Ḥiwālah and Islamic Factoring Revisited : A Maqāṣid al-Sharīʿah–Based Legal Analysis of Debt Transfer in Indonesian Islamic Banking
Abstract
Debt transfer mechanisms play an increasingly significant role in contemporary Islamic finance, particularly in addressing liquidity constraints and managing credit risk. In Indonesia, two principal instruments are employed for this purpose: ḥiwālah, a classical Islamic contract of debt transfer, and Islamic factoring, commonly structured through wakālah bil ujrah. Although these mechanisms are often treated as functionally interchangeable in practice and regulation, their doctrinal foundations, legal implications, and ethical orientations differ substantially. This article revisits ḥiwālah and Islamic factoring through a maqāṣid al-sharīʿah–based legal analysis, examining whether current regulatory and institutional practices genuinely reflect the objectives of Islamic law.
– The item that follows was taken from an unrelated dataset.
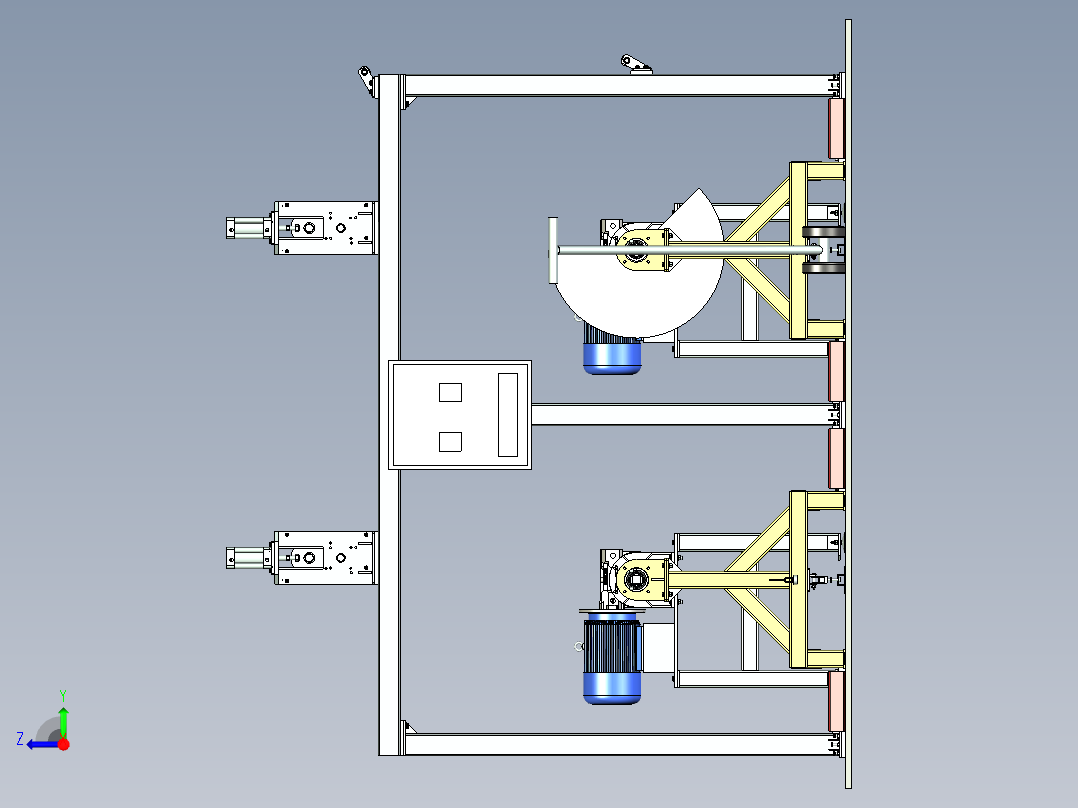 Y
Z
Using a normative–comparative methodology, the study analyzes classical fiqh literature, Indonesian Sharīʿah fatwas, banking regulations, and relevant civil law provisions on receivables transfer. The article argues that the regulatory convergence of ḥiwālah and Islamic factoring has produced conceptual ambiguity and potential moral hazard, particularly in risk allocation and remuneration structures. It concludes by proposing a reconceptualization of Islamic factoring as a distinct Sharīʿah-compliant commercial instrument, rather than a mere extension of ḥiwālah, in order to strengthen legal coherence, Sharīʿah governance, and alignment with maqāṣid al-sharīʿah.